RECORDS TO USE »
★ ★ ★ ★ ★

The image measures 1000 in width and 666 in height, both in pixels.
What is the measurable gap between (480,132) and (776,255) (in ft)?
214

★ ★ ★ ★ ★

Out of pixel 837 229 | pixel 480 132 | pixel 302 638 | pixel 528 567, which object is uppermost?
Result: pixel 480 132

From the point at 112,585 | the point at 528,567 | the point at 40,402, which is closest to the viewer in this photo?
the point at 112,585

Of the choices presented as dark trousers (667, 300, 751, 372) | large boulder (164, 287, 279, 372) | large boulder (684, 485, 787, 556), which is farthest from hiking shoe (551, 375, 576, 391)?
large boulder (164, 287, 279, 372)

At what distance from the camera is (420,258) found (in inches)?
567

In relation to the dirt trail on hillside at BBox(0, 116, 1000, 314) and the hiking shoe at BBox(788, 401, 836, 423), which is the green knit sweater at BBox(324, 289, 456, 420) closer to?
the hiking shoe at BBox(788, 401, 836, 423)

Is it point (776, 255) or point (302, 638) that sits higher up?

★ ★ ★ ★ ★

STATED GOAL »
Copy out, word for word, the lines of the records running from the one containing "At what distance" through the one containing "Is it point", including both of those lines.

WRITTEN RESPONSE »
At what distance from the camera is (420,258) found (in inches)?
567

In relation to the dirt trail on hillside at BBox(0, 116, 1000, 314) and the hiking shoe at BBox(788, 401, 836, 423), which is the green knit sweater at BBox(324, 289, 456, 420) closer to?
the hiking shoe at BBox(788, 401, 836, 423)

Is it point (776, 255) or point (302, 638) that sits higher up?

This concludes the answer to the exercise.